Now-a-days, the sustainable production of consumer products is the major challenge faced by modern societies and future generations, after decades of reliance on fossil resources which, on one hand, did generate economic growth and prosperity but, on the other hand, has left serious ecological, geopolitical and social legacies. In this alarming context, the concept of circular bioeconomy is developing and promotes as a new sustainable and knowledge-based economic model centered on the use of renewable biomass/waste-derived agro-industrial and municipal wastes. What happens when an industry’s by-product turns out to be as precious as its primary products?
In this regard, every year millions of tons of chicken feather wastes gather in the waste stream. But, traditional disposal strategies such as incineration, burial in landfills are expensive, difficult and generate greenhouse gases or pose danger to the environment. In spite of advances in the biomedical field, there are no ideal keratin-based biomaterials (biocomposite) available for clinical use till date, but their unique properties, such as remarkable biocompatibility, propensity for self-assembly, biodegradability, mechanical strength and natural profusion, make them good raw materials for future applications. Although there is scope for better utilization of the keratin-based wastes, at present there are no sustainable strategies developed for making good use of these wastes. Making good use of wastes from renewable resources is an attractive concept from both commercial and environmental perspectives is a challenging task. If animal wastes can be reused, we can turn the waste into wealth. Keratin based wastes can be recycled made eco-friendly in many ways in order to ensure sustainable practices in livestock/ poultry farming and reduce environmental threats.
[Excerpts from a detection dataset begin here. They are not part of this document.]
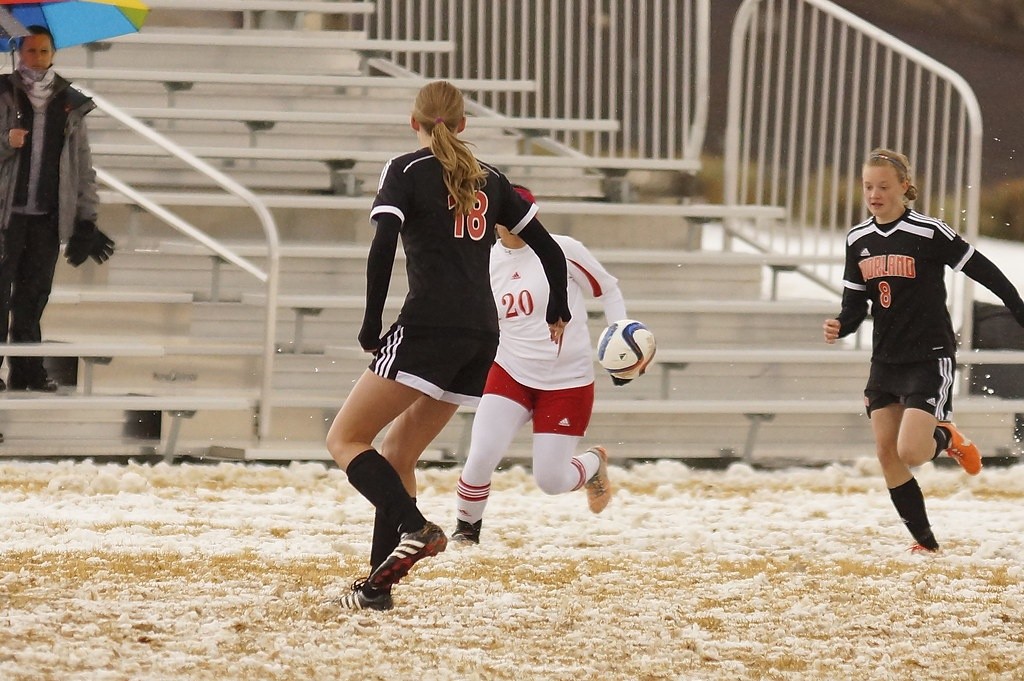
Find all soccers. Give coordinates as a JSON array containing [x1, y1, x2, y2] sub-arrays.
[[597, 319, 658, 378]]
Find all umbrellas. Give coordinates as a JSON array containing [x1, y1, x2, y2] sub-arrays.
[[0, 0, 150, 129]]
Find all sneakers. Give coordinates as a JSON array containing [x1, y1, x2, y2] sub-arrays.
[[904, 544, 936, 555], [584, 446, 612, 514], [935, 420, 983, 476], [447, 539, 480, 551], [333, 576, 394, 611], [368, 520, 448, 590]]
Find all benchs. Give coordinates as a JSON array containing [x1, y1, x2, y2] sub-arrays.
[[0, 0, 1024, 462]]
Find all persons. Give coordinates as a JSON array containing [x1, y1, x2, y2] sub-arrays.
[[327, 82, 573, 610], [450, 185, 630, 548], [823, 148, 1024, 559], [0, 25, 99, 395]]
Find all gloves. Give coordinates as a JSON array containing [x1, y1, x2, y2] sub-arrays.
[[64, 220, 98, 268], [72, 225, 115, 265]]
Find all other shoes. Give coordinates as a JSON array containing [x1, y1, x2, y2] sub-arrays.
[[6, 372, 58, 392], [0, 433, 4, 443], [0, 378, 6, 391]]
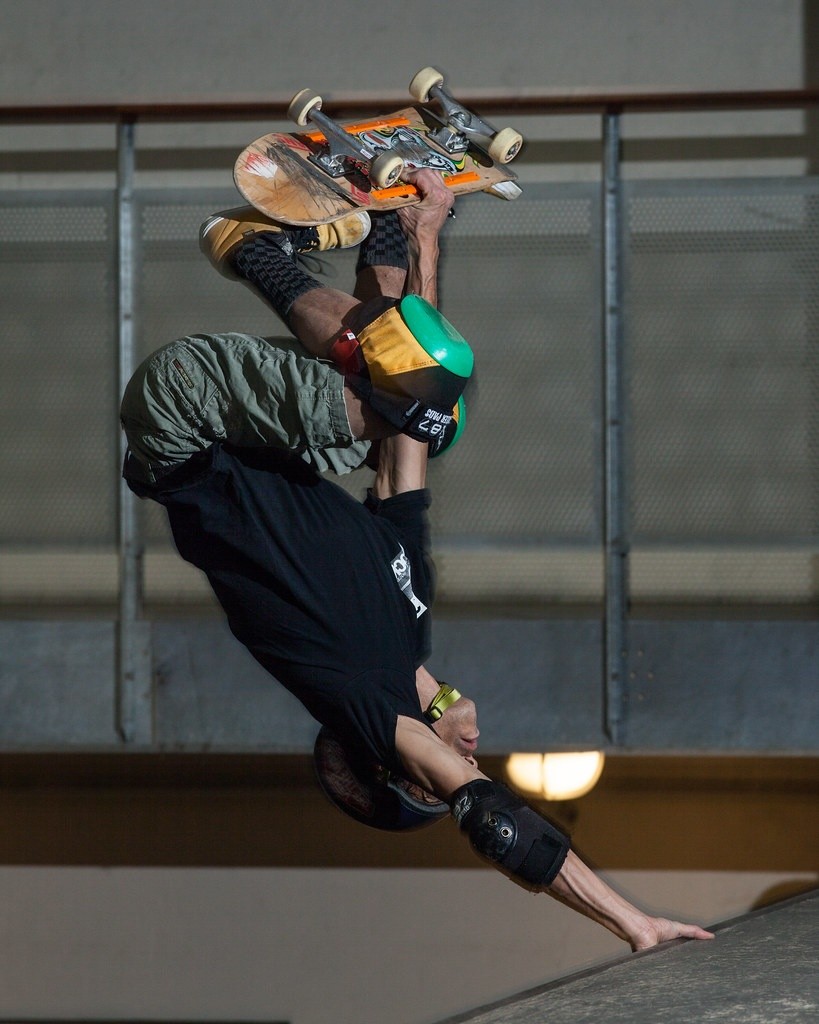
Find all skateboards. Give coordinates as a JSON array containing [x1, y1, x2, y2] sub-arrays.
[[233, 64, 527, 225]]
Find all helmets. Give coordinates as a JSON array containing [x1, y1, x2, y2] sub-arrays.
[[313, 725, 451, 832]]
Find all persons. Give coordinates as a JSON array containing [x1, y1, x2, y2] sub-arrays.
[[120, 164, 715, 955]]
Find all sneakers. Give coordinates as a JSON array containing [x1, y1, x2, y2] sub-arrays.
[[447, 181, 523, 218], [199, 205, 371, 282]]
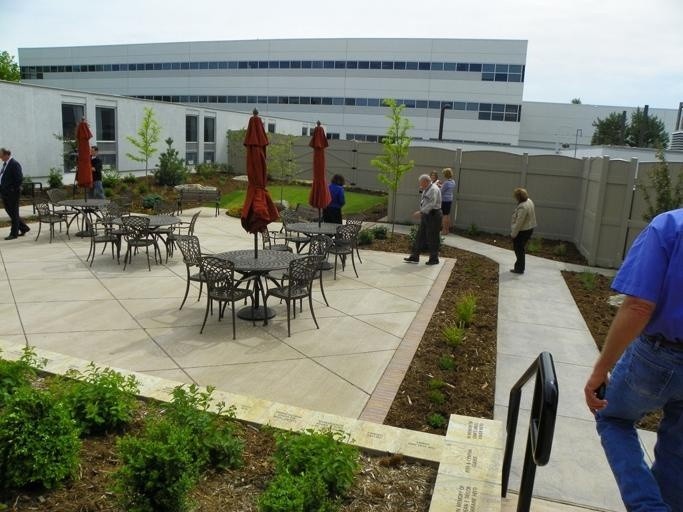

Feathers are made up of 90% keratin – the same fibrous protein that gives hair, hoofs, and horns their toughness. Researchers are exploring novel methods for turning the poultry industry’s feather wastes into products ranging from paper to automobile body parts to high-quality animal feed, saving trees and replacing fossil based/man-made materials. In this regard, we have initiated to develop a proof of concept to exploit the potential to convert feather wastes into useful consumer products. The present need is to find the green and eco-friendly methods for the extraction of keratin biomass with the minimal usage of harmful acids and chemicals. The use of keratin biomass for biomedical applications is one of the areas of research, still needs to be explored. There is no systematic study on morphological aspects of keratin-based wastes such as hoof, feather, and wool which have potential biomedical applications.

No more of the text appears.